Whether you ride in a company van or hitchhike home from a remote destination, you continue to be engaged in the work your employer has set.
At the 15 hour mark, an infringement of the drivers hours is unavoidable unless you are either equipped to take your rest in the wagon, or possibly at a remote place of rest.
Without arguing about the technicalities of whether sleeping in a cardboard box at the roadside could be considered a place of rest under the drivers hours regulations, most reasonable people would think that the employer’s conduct amounts to a compulsion to engage in further work to return home, and that it is not reasonable to take rest immediately in the situation you were left.

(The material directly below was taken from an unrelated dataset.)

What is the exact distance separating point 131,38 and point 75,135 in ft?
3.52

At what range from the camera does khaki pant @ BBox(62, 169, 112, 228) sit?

Furthermore, by forcing the driver to make their own arrangements to get home in a connivance to avoid the further hours of work being properly recorded as such (and at the cost of further time and inconvenience for the driver) they have acted to make the infringement of the drivers hours rules even more egregious.
Such unreasonable conduct in my mind would go to a question of whether an operator is fit to continue holding their operating licence.
Wouldnt they also be breaking minimum wage laws as well, if you are still classed as working when making your way home but not being paid.
Im still having a hard time believng this happen though.